Given that China intends to manufacture and procure this type of planes imply that the country will attain a high percentage of the S-27 fighter jets in its arsenal in the near future. This implies that by the end of 2020, China will be in possession of an efficient fleet of aircrafts that could match the Russian or American air force (Vitaly 2009 p.12).
Following the Tiananmen Square incident that forced the Europe and U.S. to restrict imports of military wares to China, Russia became the principal supplier of weapons to the Beijing government. At first, the Sino-Russian pact benefited both countries because Russia was in dire need of Chinese clients to sustain its weapon industry in the same way China required Russian arsenal to sustain its military transformation.
The Sino-Russian pact was therefore complimentary in nature (Vitaly n.d p.33). Ever since the early 1990s, the volume of military weapons procured by china from Russia exceeds by far those that it purchased from the West. For instance, between 1990 and 2004, Russia sold more than $19 billion worth of weapons to China.
Also during this period, more than 900 military specialists have been engaged in technological exchanges with their Chinese counterparts (Vitaly 2009 p.34).
However, export of Russian military weapons to China has raised anxiety among some Russian policy makers who fear that the economic benefits accruing from the Sino-Russian military pact comes at the cost of strengthening the military capabilities of China (Lukin 2001, p.8). Russia has however been cautious not to provide China with its most sophisticated military technologies (Vitaly 2009 p.34).
International relations (IR) theories vis-à-vis the Sino-China relations
Realism was the prevailing theoretical convention during the Cold War. The theory portrays international relations as a fight for power amongst self-centered states and is generally cynical with respect to the prospects for alleviating war and conflict.
The theory of realism was prominent during the Cold War period because it offered ample reasons for the emergence of alliances, wars, imperialism and the bi-polar rivalry between the U.S and the Soviet Union (Walt 2000, p.1). Realist idea underwent dramatic changes during the Cold War. The classical realism theory posited that wars were a result of the inherent need of states to control other states.
On the contrary, the neorealist theory analyzed the effects of the international system. According to the proponents of neorealist, the international system is made up of several powerful states and that each of these states seeks to survive.
Since the international system lacks a central authority to safeguard states from each other, each state has to devise its own strategies to guarantee survival. Neorealist postulates that the lack of a central authority would compel fragile states to balance against, as opposed to forming pacts with powerful states (Walt 2000, p.1).
The theory however fails to explain the Sino-Russian pact with respect to the bipolar rivalry between the Soviet Union and the U.S.
The theoretical postulates of the realist were in sharp contrast to the Sino-Russia relation which was formed to counterbalance the more formidable Japanese-U.S. pact in Eastern Asia, augment China’s military clout to deter any potential American attack and tame the growing influence of the U.S. in East Asia (Kim 2011, p.18).
Liberalism theories emphasize on the function of the diverse social welfare and ideals of states vis-à-vis their relevance for world politics. Liberalists posit that globalization is now the common denominator in the global politics. States are entrenched in a domestic and intercontinental society which generates inducements for social, economic and cultural relations among states.
According to liberal theories, a segment of the domestic population may profit or be hurt by these policies and therefore compel the government to promote policies that are consistent with their interests. These social demands, conveyed through political establishments, describe the state’s social, political and economic interests that shape foreign policy (Moravcsik 2010, p.1).

**Data to examine:**
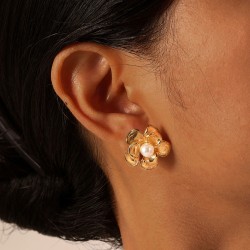 1 Par Estilo Vintage Dulce Estilo Simple Flor Embutido Acero Inoxidable 201 Perlas Artificiales Pendientes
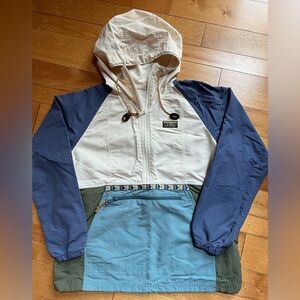 LL Bean Women's Mountain Classic Anorak Size Medium Color Natural/Mineral Blue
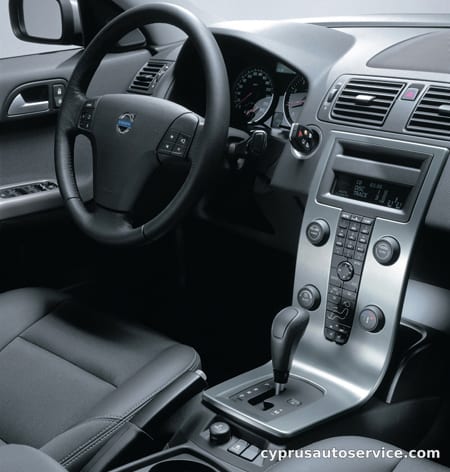 VOLVO V50 2.4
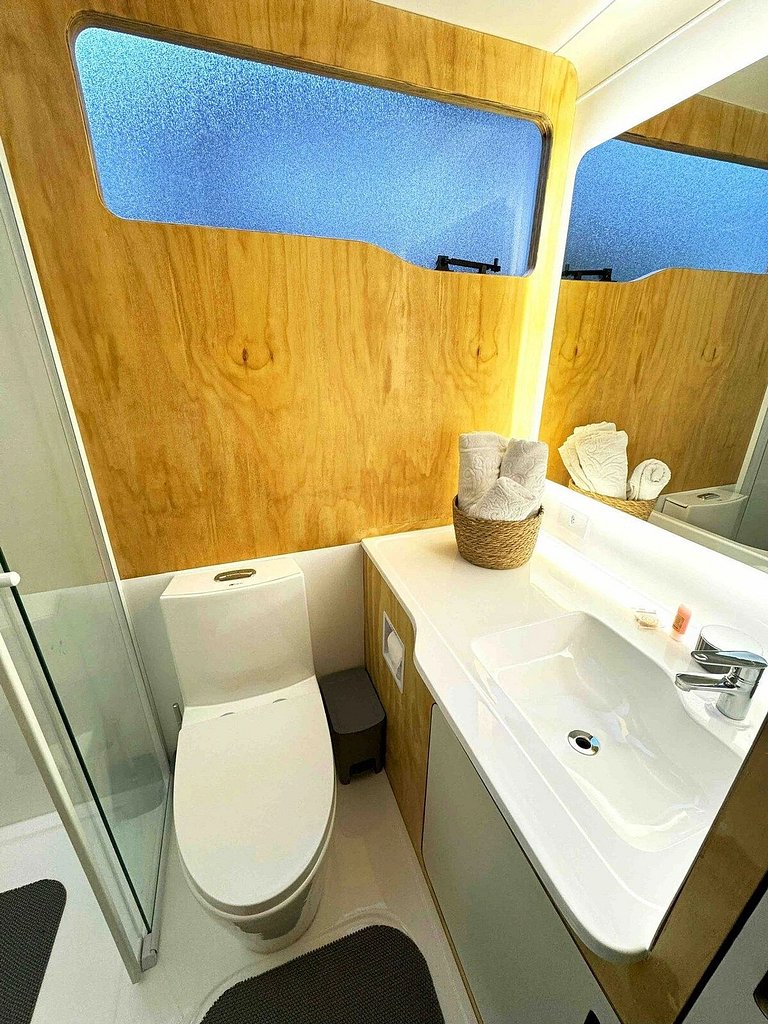 Cápsula Futurística Sol - Vista incrível.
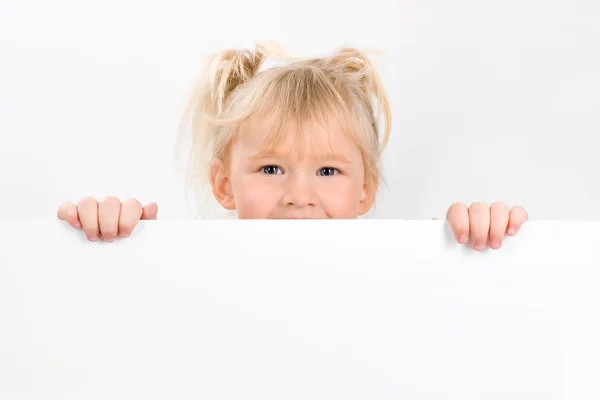 Маленька дівчинка тримає порожній знак — стокове фото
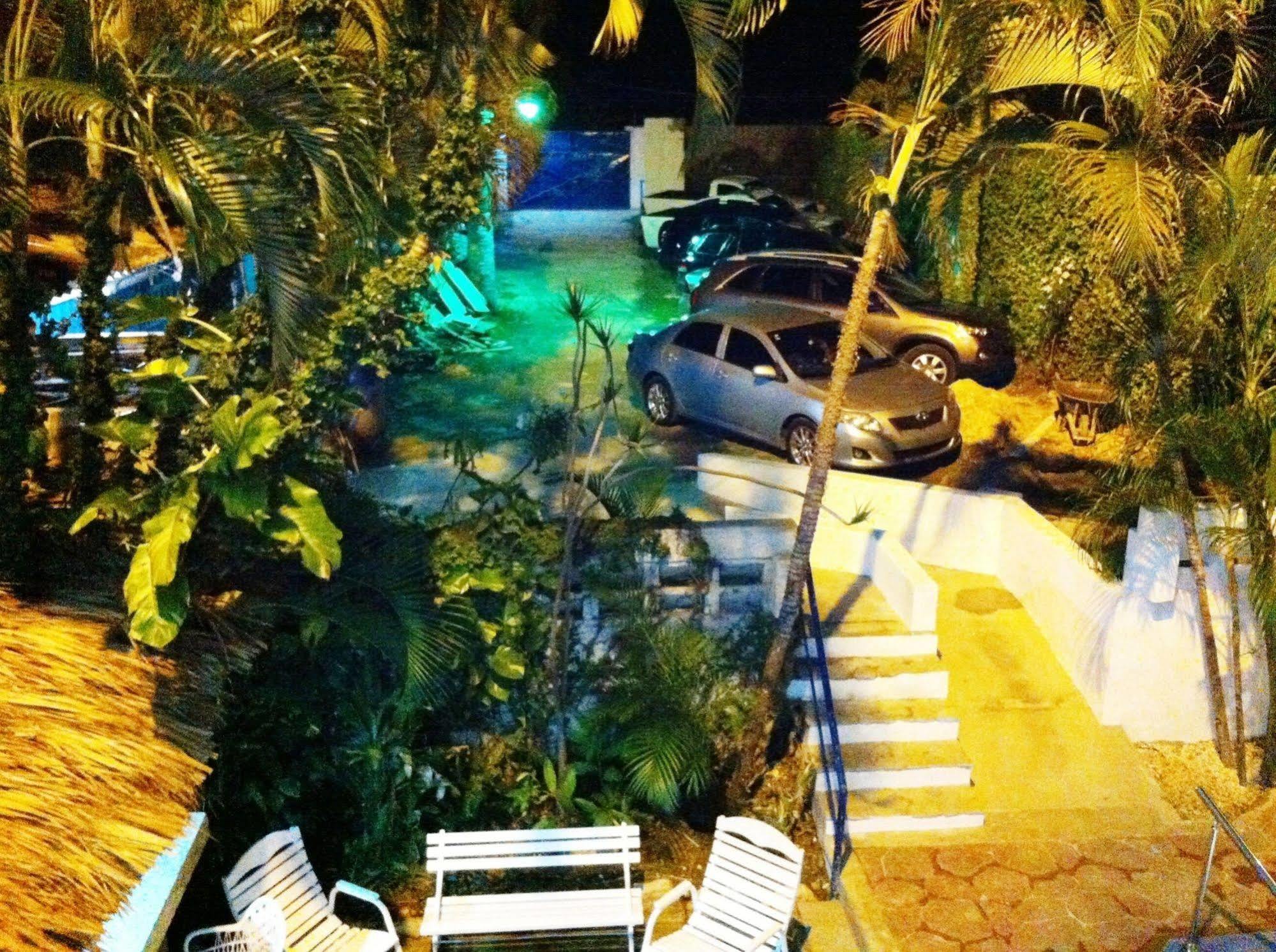 Hotel Caribe Barahona Ngoại thất bức ảnh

**What to work on:**
[A] Answer these questions using the text on Sino-Russian relations, one answer per line:
(i) What was the value of the weapons Russia sold to China between 1990 and 2004?
(ii) Which theoretical convention prevailed during the Cold War?
(iii) According to liberalists, what is now the common denominator in global politics?
[B] List the surname of every author cited in a parenthetical reference in the text on Sino-Russian relations.
[C] Reproduce the passage of the text on Sino-Russian relations from "The theoretical postulates" to "(Kim 2011, p.18).".

**Problem solutions:**
[A]
(i) More than $19 billion
(ii) Realism
(iii) Globalization

[B]
Vitaly
Lukin
Walt
Kim
Moravcsik

[C]
The theoretical postulates of the realist were in sharp contrast to the Sino-Russia relation which was formed to counterbalance the more formidable Japanese-U.S. pact in Eastern Asia, augment China’s military clout to deter any potential American attack and tame the growing influence of the U.S. in East Asia (Kim 2011, p.18).